Light-receiving part, and light-receiving part by vacuum deposition on the side of the photoconductive medium,
Both wide surfaces were masked to form an Al reflective layer having a thickness of 2000Å.

Next, a coating solution containing 1 wt% of BTB, 4 wt% of polyacrylamide, 44 wt% of water, 50 wt% of ethanol, and 1 wt% of glycerin was prepared, and this was spin-coated (3000 rpm.2 seconds) to form a detection layer on the flat surface of BK-7.

This sensing layer can retain a certain amount of water by using glycerin.

Example 2 The same as Example 1 except that the coating liquid having the following composition was used.

Composition of coating liquid BTB 1 wt% Polyacrylamide 4 wt% Water 39 wt% Ethanol 50 wt% Glycerin 6 wt% Control example The same as Example 1 except that the following composition containing no glycerin was used as the coating liquid.

Composition of coating liquid BTB 1wt% Polyacrylamide 4wt% Water 45wt% Ethanol 50wt% Glycerin 0wt%

[Brief description of drawings]

FIG. 1 (A) is a top view showing an example of a photoconductive medium element used in the device of the present invention. FIG. 1 (B) is a sectional view thereof. FIG. 2 is an example showing how the incident light section and the light receiving section are attached to the photoconductive medium element used in the device of the present invention. 3 to 5 show the modified examples. FIG. 6 is a graph clarified that Examples 1 and 2 show a sensitive reaction as compared with the control example. DESCRIPTION OF SYMBOLS 1 ... Plate-shaped photoconductive medium, 2 ... Reflection layer 3 ... Detection layer, 4 ... Incident light part 5 ... Light receiving part, 6 ... Light 7 ... Evanescent wave, 8 ... Prism 9 ... … Light source, 10… Measuring device

 ─────────────────────────────────────────────────── ─── Continuation of the front page (56) References JP-A-51-70694 (JP, A) JP-A-52-98545 (JP, A) Special table JP-A-6500631 (JP, A) International publication No. 86 / 05589 (WO, A)

Claims (5)

(57) [Claims] 1. A sensing layer containing a sensing substance that, when contacted with a specific substance in a gas, selectively reacts with it to measurably change the light transmission capacity of the photoconductive medium.

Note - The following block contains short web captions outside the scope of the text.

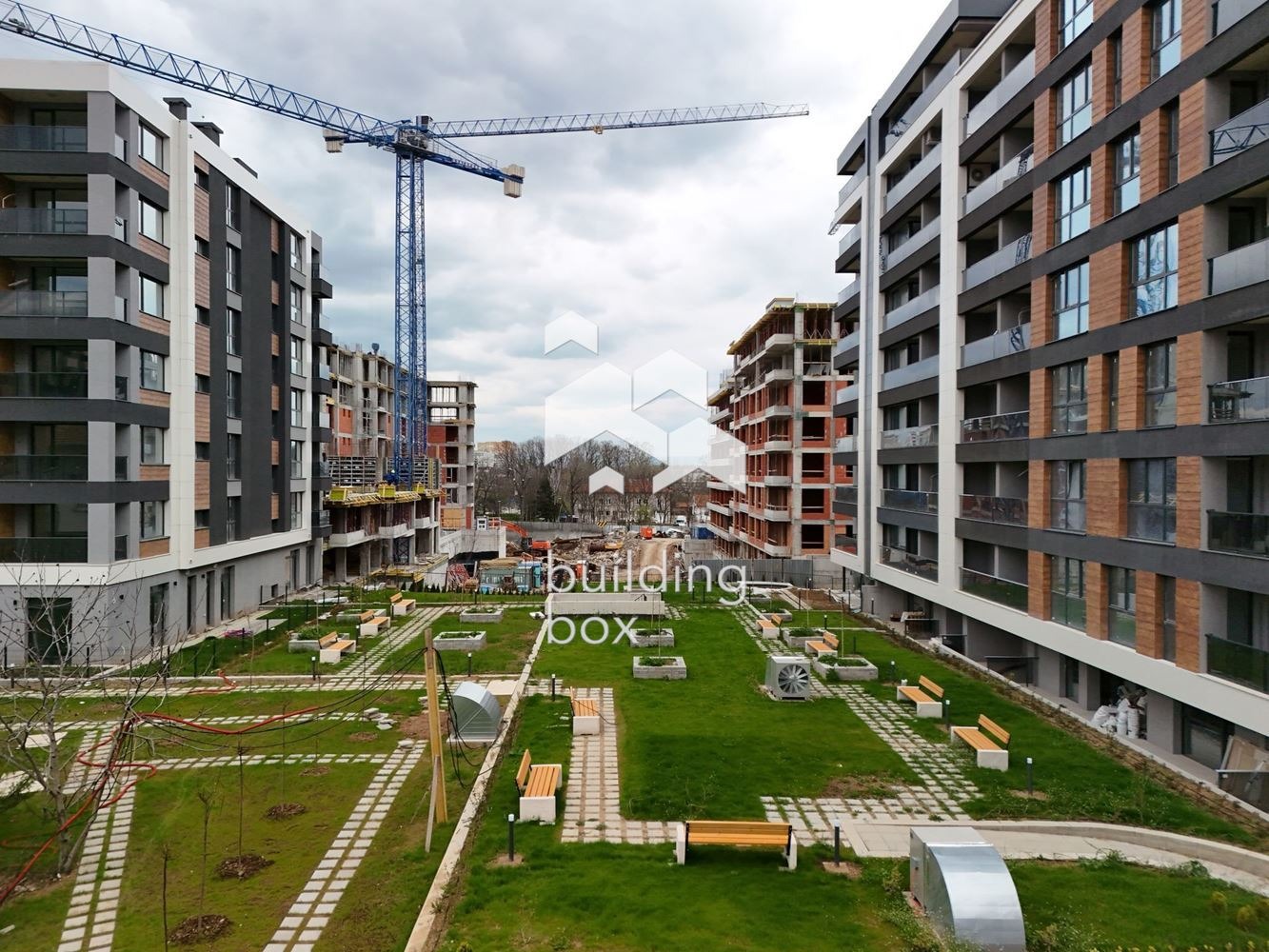Продава 2-СТАЕН, гр. София, Надежда 4, снимка 9 - Апартаменти - 55655502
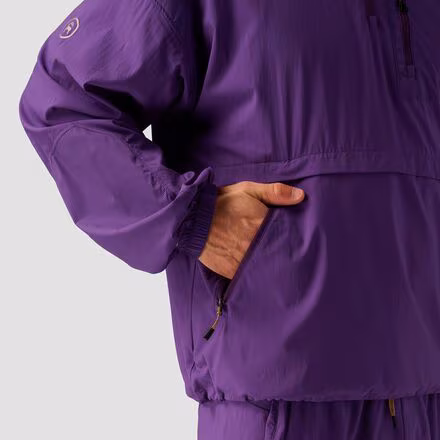 MTN Air Anorak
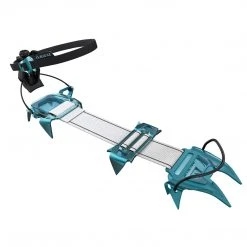 Blue Ice Harfang Tour Crampons Ice Climbing
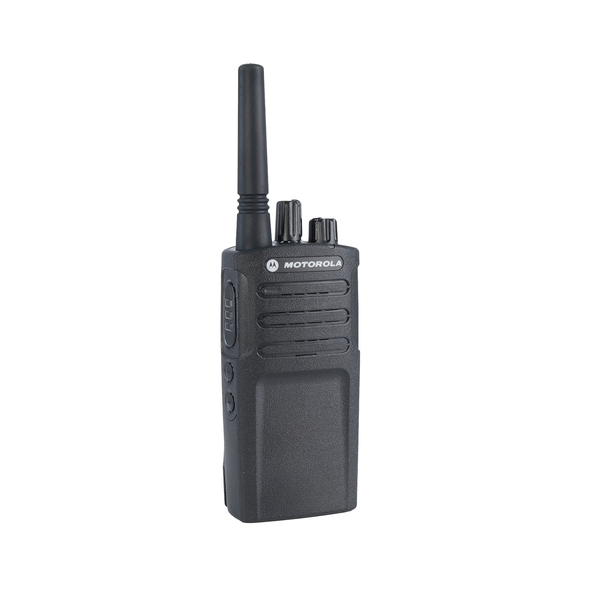 Vorschau MOTOROLA XT-420 PMR 446 Handfunkgerät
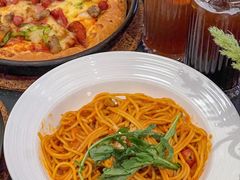-必胜客(大悦城店)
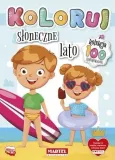 koloruj-sloneczne-lato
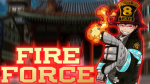 Fire Family...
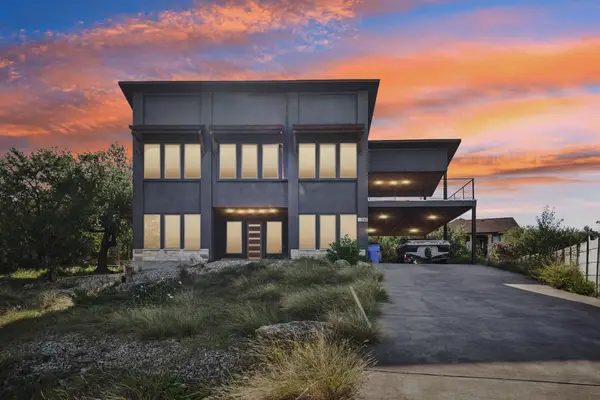 18812 Lakeland Dr, Lago Vista, TX 78645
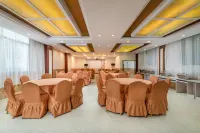 Yuanxuan Hotel (Anshun Xintiandi Food Street) - Bữa sáng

Identification in gas, comprising a photoconductive medium on the outer surface, a light source arranged to transmit light into the photoconductive medium, and means for measuring the light emitted from the photoconductive medium. An optical detection device for detecting a substance, wherein the detection layer contains a non-volatile water-soluble liquid organic compound. 2. The non-volatile water-soluble liquid organic compound is at least one compound selected from the group consisting of polyhydric alcohols, non-volatile water-soluble esters and non-volatile water-soluble ethers. A gas detection device according to claim 1. 3. The photoconductive medium is formed by a plate-like body having a flat surface or a curved surface, and at least one of the side surfaces of the plate-like body is covered with a light reflecting layer. A gas detection device according to claim 1. 4. The plate-like body having a detection layer containing a detection substance which, when brought into contact with a specific substance in a gas, selectively reacts with the substance to change the light transmission ability of the photoconductive medium to a measurable amount. The gas detection device according to claim 1, wherein the gas detection device is formed on at least one of the front and back sides of the above. 5. A photoconductive medium is formed by a plate-shaped body having a flat surface or a curved surface, and an incident light section and a light-receiving section are provided on one and the same side surface of the plate-shaped body, and light is emitted on all side surfaces except this portion. 2. A reflection layer is provided, or a light reflection layer is provided on all side surfaces, and an optical coupling member is provided on a flat surface or a curved surface of the plate-like member to serve as an incident light portion and a light receiving portion. Gas detector.